In 2015, the greatest bird flu outbreak occurred within the United States—totaling about $3.3 billion in cost. As of today, a similar problem persists. A new type of bird flu is being evaluated by United States farm and health officials, which impose threats not only on poultry, but humans as well. As a result, the government is initiating emergency plans that were constructed during last year’s devastating bird flu plague.
According to CNBC’s report, actions were taken after news of the virus reaching an Indiana turkey farm. Despite efforts, it will be tough for officials to contain the disease as the virus can be spread by feces dropping through the air. Regardless of the challenge, attempts are still being made. Officials continue to notify other states of possible spreading, while examining humans that could have been exposed by the disease.
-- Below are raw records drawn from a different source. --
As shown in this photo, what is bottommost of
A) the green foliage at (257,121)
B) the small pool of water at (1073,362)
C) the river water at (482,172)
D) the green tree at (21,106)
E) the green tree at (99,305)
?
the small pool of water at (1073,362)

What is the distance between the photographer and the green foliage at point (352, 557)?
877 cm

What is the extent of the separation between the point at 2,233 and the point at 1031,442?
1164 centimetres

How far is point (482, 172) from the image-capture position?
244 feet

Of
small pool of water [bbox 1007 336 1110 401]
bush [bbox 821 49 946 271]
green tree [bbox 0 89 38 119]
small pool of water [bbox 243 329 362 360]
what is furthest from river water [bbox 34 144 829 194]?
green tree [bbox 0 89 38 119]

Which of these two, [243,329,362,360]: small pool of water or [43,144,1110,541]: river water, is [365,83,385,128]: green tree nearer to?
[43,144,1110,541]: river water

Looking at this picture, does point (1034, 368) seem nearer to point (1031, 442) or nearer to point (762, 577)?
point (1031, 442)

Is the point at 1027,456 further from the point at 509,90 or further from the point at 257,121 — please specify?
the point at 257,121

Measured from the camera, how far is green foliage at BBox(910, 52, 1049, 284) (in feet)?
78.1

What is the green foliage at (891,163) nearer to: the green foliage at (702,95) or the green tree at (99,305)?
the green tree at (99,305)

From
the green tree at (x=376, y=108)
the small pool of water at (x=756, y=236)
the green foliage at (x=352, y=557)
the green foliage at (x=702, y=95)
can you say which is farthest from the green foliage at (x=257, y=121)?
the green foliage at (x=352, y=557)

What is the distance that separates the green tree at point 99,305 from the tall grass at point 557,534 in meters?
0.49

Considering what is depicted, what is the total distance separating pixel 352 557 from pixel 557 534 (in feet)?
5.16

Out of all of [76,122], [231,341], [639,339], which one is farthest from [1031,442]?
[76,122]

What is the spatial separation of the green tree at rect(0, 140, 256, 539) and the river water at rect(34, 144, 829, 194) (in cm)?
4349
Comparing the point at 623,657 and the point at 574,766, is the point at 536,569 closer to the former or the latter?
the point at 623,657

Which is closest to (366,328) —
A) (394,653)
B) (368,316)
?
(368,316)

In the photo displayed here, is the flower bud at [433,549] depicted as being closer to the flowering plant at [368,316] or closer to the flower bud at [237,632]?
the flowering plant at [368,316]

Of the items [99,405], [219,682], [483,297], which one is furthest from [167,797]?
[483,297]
Due to the unfamiliarity with this new type of bird flu, extra caution is being taken to prevent the situation from scaling like last year. The 2015 outbreak itself, affected more than 48 million turkeys and chickens. However, poultry isn’t the only worrisome case as humans aren’t safe either. “Strains similar to the new virus, known as H7N8, have on rare occasions made people ill…” reads the article. Although it is uncommon for humans to contract the disease, it is not impossible either.
As part of government’s bird flu plan, individuals who interacted with tainted turkeys were closely monitored. Also, plans of conducting lab tests on the new strain are in the works. “There is always uncertainty around any new strain of influenza because the virus acquires mutations passing from host to host,” the article mentions. In the case of Indiana, it is thought that the turkeys were first infected by a less threatening form of the virus, which was later mutated as it passed from host to host – creating this new strand.
With the USDA quickly working to cull infected birds and test possibly infected flocks, one can notice the strengthened efforts being made against bird flu. Farmers and government alike have grown their strategies in the difficult process of bird flu containment, in the hopes of averting another massive epidemic.